Bankruptcy Law: Comprehensive Reform of Debt Agreement System

Monday 19 February 2018 @ 10.53 a.m. | Corporate & Regulatory | Trade & Commerce

On Wednesday (14 February 2018) the Federal Government introduced the Bankruptcy Amendment (Debt Agreement Reform) Bill 2018 (the Bill) into the House of Representatives. The Attorney-General, Christian Porter, has described the legislation in a media release as the "first comprehensive overhaul of Australia’s debt agreement system in a decade".

About Debt Agreements

Debt agreements are designed to give people in financial difficulty time to clear their debts and get back on their "financial feet", avoiding the more formal process of bankruptcy and its potentially longer-term impact on their financial circumstances.

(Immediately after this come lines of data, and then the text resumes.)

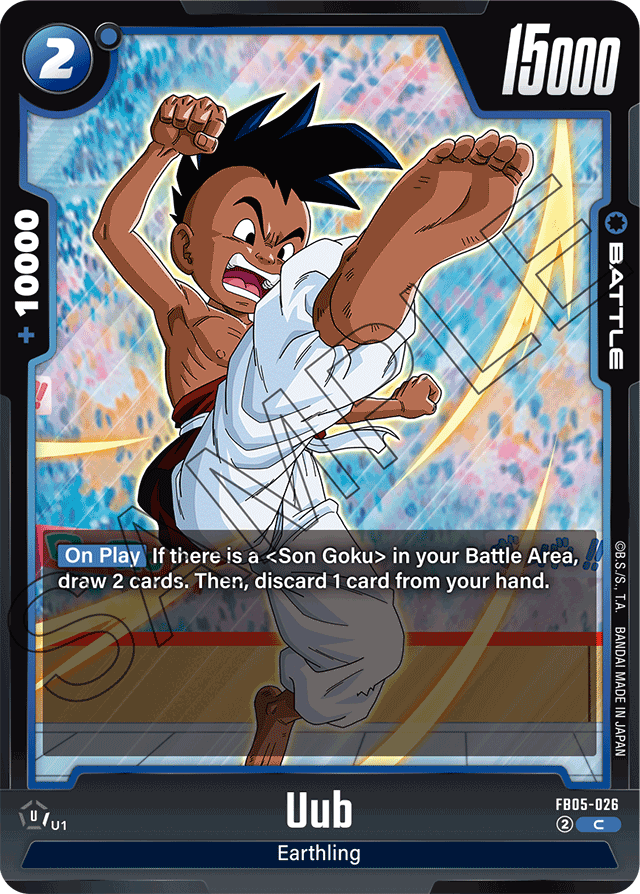 Uub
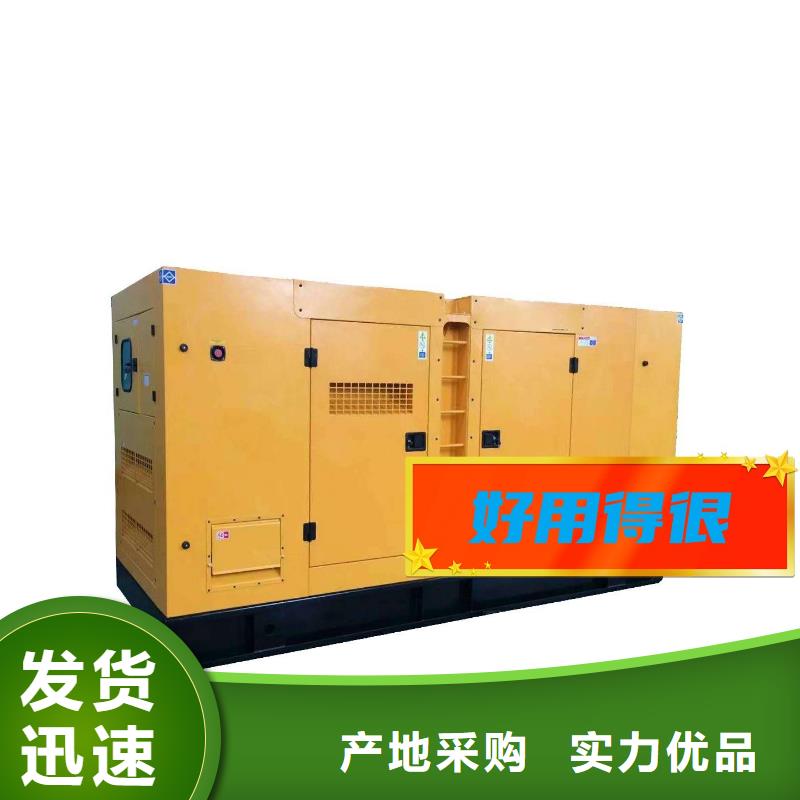 发电机租赁400kw发电机出租明码标价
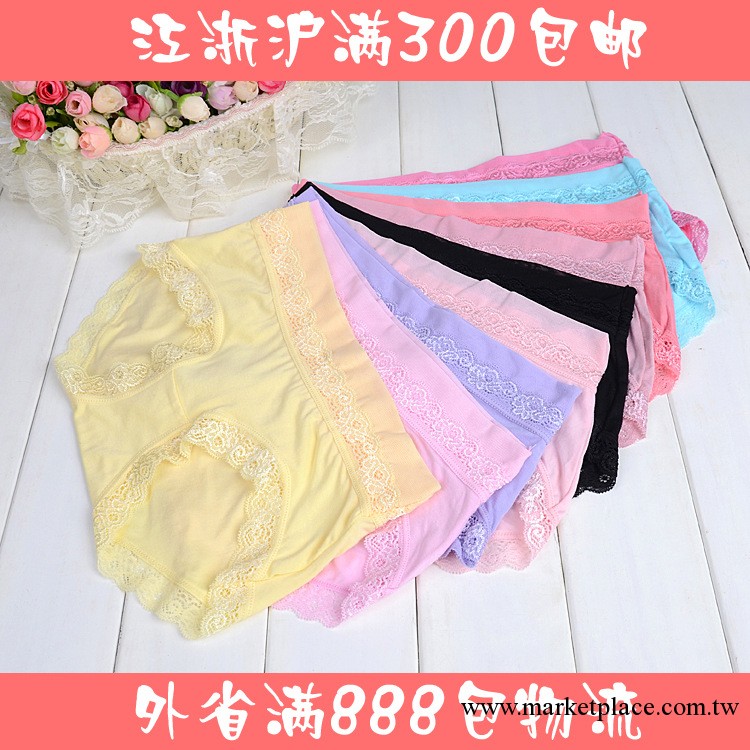 新款內褲蕾絲花邊莫代爾女士內褲 糖果色女式女內褲批發2056工廠,批發,進口,代購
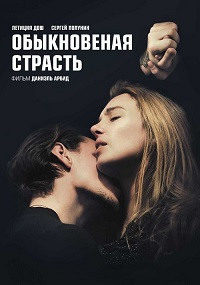 Обыкновенная страсть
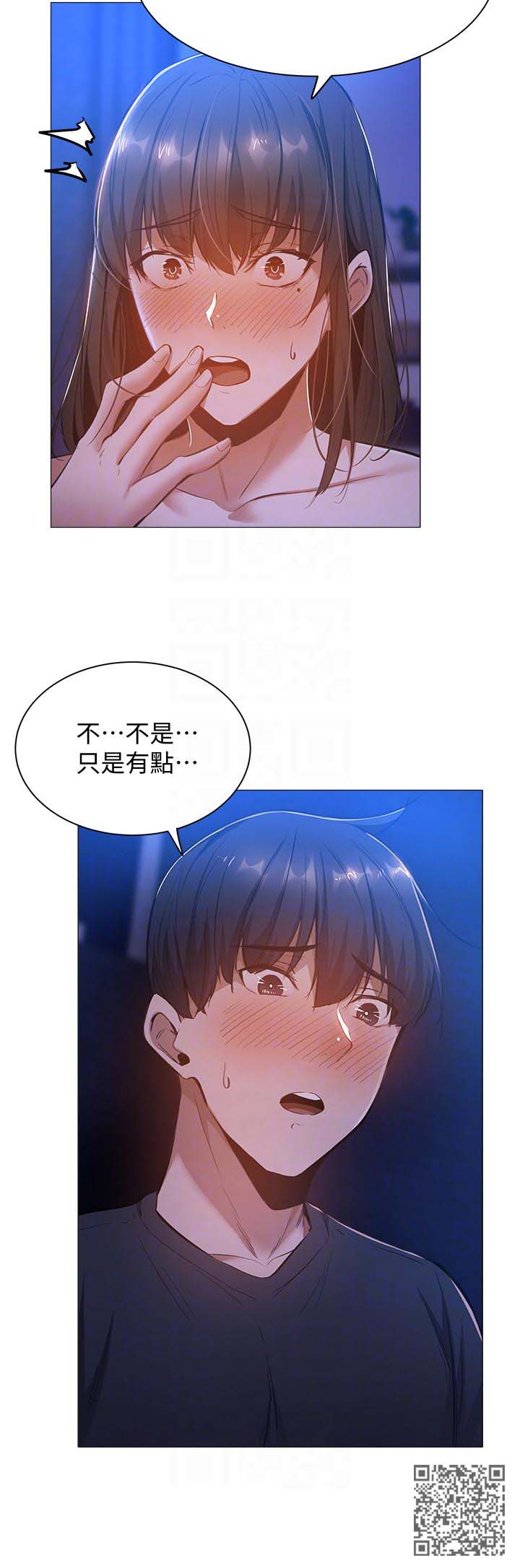 第37章：不对吗14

In the media release the Attorney-General describes debt agreements as an "important and popular alternative to bankruptcy" for individuals in or facing financial difficulties. He also indicates that the number of new debt agreements has almost doubled in the last decade while bankruptcies on the other hand have been significantly reduced.

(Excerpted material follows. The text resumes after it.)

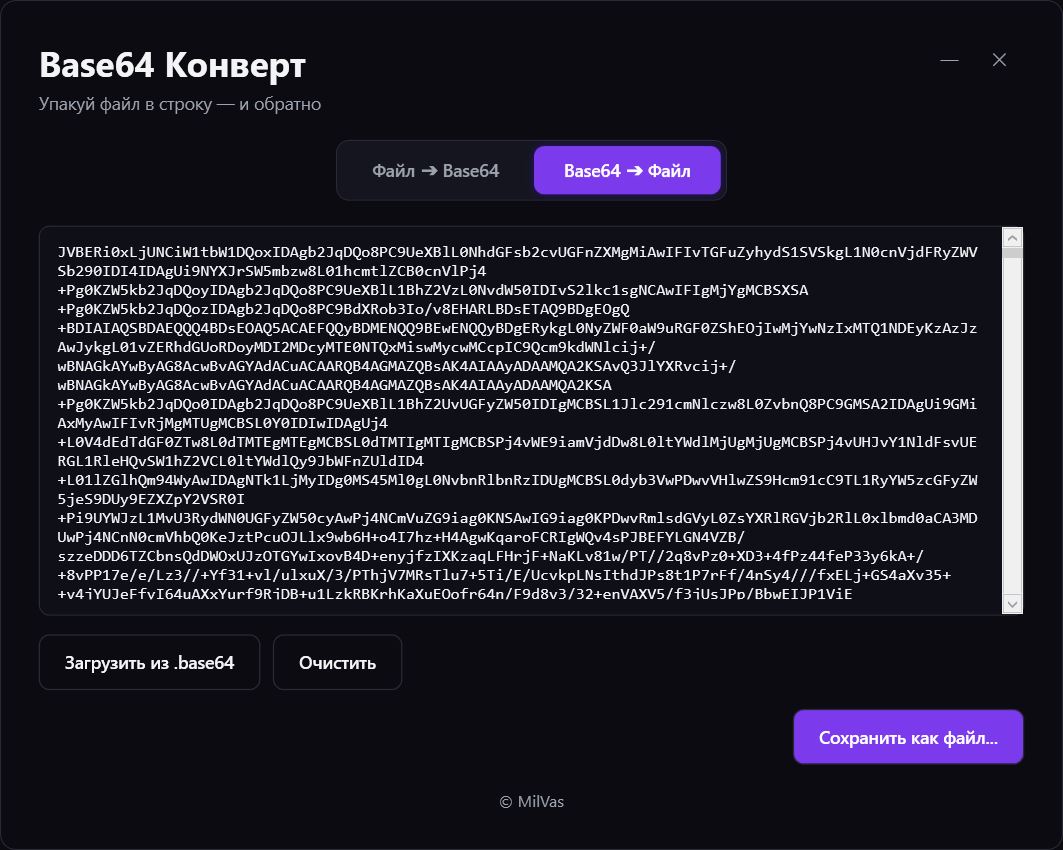 Интерфейс конвертера Base64 (декодирование)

Debt agreements are typically described as "binding contracts made between debtors and their creditors in accordance with personal insolvency law", the aim of which is giving debtors experiencing financial stress the option of compromising with creditors. The debt agreement option is not available for all debtors as income and and debt limits apply.

The process usually results in a situation where a debtor pays their creditors an agreed reduced amount by way of installments over an agreed time period and such agreement is assisted by a debt administrator who negotiates the process and distributes payments to creditors.

The reason for the rise in popularity of debt agreements is said to be that debt agreements "have fewer adverse consequences than bankruptcy" - for example, a debtor may be able to reach an agreement where they are allowed to keep their home.

There are however, unfavourable consequences of debt agreements which are said to include: 

  • having a record on the National Personal Insolvency Index;
  • difficulties obtaining credit;
  • the debtors’ ability to retain a licence in various professions,and
  • the need to disclose the debt agreement in certain situations.

Problems with Debt Agreements

In a recent article, The Conversation listed some problems with debt agreements:

  • many instances of debt agreements that are unsuited to the needs of debtors have been found, especially where high administration fees have been applied which are detrimental particularly for low income debtors;
  • aggravation of financial stress for debtors who have entered agreements which they cannot afford;
  • the making of unsuitable agreements with debtors who rely primarily on Centrelink benefits which are meant to provide a basic standard of living unable to be diverted in part towards debt agreements;
  • the making of debt agreements for people whose incomes are fixed, comprising say disability or aged pension.

Reforms and Amendments Proposed by the Bill

The key aspect of the reforms proposed by the Bill is the introduction of measures to ensure debt agreements are based on an affordable payment schedule. This is to be achieved by linking the repayments to a certain percentage of income - determined in consultation with key industry bodies, consumer groups and creditor representatives.

Apart from the above key reforms include:

  • Limiting the length of a debt agreement proposal to three years, allowing debtors to manage their debts in the short term and work   towards a fresh start, while maintaining flexibility to allow extensions if debts remain unpaid.
  • Doubling the current asset eligibility threshold (from $111,675.20 to $223,350.40) in recognition of the growing value of   Australia’s property market, opening up the debt agreement option to more people who are facing financial difficulty.
  • Providing the Official Receiver in Bankruptcy the ability to reject proposed debt agreements which would cause undue financial   hardship to the debtor.
  • Deterring unscrupulous practices by a small minority of debt agreement administrators by setting stricter practice standards; tougher penalties for wrongdoing (such as a new three month period of imprisonment if an administrator offers a creditor money with a view to influencing their vote) and granting the Inspector-General in Bankruptcy additional investigative powers to address   misconduct.
  • Ensuring greater professionalism into the industry by requiring debt agreement administrators to hold and maintain professional indemnity and fidelity insurance as a requirement of registration.

According to the Attorney-General's Media Release

"Currently unregistered administrators will have a year to register as an administrator or trustee if they wish to continue administering debt agreements."

According to the Attorney General the proposed legislation:

". . . will make the debt agreement system fairer and more efficient for debtors and creditors alike, and will protect people who are in a vulnerable financial position from financial exploitation."

Review of the Bill

The Bill was originally intended to be introduced into the House of Representatives in late 2017, but this did not happen and the Bill has now been introduced on 14 February 2018. Previously on 7 December 2017 the Senate referred the provisions of the exposure draft of the Billto the Legal and Constitutional Affairs Legislation Committee for inquiry and report by 19 March 2018.

Implementation

The reforms proposed by the Bill are to commence six months after the Bill passes Parliament, which in the Attorney-General's Media Release is said to be to give the debt agreement industry time to prepare for the reforms.